Data in this exercise »
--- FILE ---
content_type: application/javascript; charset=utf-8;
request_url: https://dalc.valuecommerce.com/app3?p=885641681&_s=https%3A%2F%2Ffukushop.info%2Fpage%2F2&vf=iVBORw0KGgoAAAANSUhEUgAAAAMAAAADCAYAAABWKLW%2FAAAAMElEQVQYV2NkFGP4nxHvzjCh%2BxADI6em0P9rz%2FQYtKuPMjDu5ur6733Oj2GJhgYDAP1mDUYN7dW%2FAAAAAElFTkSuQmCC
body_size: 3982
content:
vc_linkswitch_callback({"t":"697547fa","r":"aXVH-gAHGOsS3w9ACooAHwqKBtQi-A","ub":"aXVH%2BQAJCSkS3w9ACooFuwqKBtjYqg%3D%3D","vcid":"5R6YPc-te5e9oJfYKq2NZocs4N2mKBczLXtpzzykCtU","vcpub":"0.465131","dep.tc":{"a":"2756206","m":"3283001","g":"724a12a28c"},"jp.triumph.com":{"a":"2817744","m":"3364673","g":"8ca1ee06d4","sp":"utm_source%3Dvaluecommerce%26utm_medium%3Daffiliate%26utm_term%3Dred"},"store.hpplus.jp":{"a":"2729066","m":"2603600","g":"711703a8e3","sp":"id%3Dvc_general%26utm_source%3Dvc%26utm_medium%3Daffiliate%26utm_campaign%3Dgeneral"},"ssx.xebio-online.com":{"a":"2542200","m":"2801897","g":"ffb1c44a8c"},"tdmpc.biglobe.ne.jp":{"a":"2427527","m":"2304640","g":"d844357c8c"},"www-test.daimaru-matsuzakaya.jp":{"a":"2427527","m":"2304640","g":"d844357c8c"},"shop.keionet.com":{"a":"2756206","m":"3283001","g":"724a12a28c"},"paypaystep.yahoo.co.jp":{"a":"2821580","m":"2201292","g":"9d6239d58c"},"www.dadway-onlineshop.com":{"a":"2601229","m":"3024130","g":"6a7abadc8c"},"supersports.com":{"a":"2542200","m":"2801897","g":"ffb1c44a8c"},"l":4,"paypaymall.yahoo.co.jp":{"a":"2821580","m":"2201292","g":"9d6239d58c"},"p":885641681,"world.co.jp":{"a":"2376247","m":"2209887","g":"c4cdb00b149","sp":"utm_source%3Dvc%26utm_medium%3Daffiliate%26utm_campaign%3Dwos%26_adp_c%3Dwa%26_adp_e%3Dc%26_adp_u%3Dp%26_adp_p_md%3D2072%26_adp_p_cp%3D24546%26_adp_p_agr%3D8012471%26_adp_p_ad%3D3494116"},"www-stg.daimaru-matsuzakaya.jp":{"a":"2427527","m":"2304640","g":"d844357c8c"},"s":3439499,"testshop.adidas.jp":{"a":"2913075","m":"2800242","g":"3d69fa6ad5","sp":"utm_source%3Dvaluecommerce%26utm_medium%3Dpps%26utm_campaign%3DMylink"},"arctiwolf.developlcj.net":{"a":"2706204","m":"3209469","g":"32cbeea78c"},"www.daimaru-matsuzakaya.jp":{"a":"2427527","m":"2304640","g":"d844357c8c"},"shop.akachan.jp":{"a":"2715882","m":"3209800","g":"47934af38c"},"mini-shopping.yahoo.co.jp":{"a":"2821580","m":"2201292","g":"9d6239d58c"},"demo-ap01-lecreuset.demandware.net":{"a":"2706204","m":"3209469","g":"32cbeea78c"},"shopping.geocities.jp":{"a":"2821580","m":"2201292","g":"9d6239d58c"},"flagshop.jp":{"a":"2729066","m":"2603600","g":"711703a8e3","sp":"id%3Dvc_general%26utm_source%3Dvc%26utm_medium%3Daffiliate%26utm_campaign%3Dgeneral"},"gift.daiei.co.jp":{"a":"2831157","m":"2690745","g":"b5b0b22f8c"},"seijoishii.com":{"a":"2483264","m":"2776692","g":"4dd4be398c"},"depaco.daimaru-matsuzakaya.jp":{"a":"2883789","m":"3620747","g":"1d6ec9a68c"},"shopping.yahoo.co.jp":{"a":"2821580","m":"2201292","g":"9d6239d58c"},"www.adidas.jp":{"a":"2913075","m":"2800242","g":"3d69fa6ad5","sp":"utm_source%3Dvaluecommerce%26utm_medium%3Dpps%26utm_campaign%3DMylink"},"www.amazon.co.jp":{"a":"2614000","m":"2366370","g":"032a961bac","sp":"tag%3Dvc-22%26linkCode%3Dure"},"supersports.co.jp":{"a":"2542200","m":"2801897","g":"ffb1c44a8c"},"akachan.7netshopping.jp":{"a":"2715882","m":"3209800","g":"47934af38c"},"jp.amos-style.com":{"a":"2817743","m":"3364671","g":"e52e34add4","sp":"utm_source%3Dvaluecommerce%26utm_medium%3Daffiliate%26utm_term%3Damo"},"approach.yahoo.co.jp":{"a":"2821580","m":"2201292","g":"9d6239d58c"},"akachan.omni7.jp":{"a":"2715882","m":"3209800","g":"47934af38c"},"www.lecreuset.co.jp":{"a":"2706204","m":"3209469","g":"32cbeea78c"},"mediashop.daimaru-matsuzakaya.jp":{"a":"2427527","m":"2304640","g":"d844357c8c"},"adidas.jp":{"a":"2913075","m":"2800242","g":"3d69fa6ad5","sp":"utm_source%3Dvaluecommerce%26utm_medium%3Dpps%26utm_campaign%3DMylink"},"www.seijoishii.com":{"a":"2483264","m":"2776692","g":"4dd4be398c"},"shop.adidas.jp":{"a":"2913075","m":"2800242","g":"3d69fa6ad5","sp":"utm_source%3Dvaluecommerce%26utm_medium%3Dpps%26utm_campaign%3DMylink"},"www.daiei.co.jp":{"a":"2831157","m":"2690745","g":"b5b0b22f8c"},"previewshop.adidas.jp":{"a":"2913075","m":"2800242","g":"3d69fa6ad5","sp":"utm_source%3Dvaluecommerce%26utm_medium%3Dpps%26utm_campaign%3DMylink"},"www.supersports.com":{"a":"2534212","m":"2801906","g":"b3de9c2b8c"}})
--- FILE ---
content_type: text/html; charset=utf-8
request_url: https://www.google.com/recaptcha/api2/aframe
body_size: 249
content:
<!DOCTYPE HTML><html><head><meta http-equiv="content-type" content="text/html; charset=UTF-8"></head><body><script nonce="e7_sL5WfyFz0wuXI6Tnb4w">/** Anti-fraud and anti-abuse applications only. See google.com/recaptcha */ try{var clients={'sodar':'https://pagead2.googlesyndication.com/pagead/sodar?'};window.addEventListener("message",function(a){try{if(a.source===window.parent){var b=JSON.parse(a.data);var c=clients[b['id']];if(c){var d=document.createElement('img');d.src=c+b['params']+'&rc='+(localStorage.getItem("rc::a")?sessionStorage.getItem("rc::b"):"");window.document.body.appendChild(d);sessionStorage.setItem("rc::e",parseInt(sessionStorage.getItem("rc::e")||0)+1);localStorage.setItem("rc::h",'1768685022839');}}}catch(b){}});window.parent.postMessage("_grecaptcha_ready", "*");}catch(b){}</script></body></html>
...
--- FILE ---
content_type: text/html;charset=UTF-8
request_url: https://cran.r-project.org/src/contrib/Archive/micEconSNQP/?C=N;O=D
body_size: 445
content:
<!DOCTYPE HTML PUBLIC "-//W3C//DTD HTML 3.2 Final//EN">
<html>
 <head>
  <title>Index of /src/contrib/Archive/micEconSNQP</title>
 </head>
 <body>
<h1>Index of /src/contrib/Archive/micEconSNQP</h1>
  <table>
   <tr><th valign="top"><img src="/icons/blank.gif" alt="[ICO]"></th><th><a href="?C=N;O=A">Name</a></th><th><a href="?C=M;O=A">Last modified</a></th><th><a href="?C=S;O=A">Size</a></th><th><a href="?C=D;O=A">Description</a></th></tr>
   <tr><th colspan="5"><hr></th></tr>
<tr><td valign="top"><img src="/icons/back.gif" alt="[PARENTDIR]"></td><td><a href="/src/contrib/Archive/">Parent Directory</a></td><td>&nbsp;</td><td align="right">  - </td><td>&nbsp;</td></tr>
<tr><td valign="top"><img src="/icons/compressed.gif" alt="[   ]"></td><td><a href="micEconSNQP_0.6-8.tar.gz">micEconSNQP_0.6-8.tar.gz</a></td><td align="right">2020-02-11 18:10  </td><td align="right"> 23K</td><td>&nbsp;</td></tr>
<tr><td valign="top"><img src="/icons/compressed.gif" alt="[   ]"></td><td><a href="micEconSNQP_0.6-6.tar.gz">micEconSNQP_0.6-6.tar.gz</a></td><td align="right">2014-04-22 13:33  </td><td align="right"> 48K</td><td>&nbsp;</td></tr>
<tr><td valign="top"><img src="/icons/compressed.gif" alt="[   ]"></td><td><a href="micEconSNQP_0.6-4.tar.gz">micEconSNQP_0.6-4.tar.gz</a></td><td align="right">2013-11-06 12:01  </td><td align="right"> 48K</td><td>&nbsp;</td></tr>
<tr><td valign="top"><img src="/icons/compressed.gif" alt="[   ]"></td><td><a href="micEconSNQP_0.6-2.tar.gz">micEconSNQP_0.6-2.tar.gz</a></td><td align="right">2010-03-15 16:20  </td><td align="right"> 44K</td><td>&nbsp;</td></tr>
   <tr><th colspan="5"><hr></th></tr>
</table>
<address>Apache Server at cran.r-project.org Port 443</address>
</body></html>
--
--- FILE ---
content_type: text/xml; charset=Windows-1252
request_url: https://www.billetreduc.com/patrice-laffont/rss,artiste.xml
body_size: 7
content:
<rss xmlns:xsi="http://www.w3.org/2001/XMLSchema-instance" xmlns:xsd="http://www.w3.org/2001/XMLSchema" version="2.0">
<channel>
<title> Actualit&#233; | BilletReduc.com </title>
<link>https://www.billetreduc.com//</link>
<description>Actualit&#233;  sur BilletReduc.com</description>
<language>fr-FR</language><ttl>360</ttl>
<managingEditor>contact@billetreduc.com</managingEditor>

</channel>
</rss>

Directions »
Give the number of lines in the records above that contain the word "Actualit". Reply with that number alone.

Task answer »
2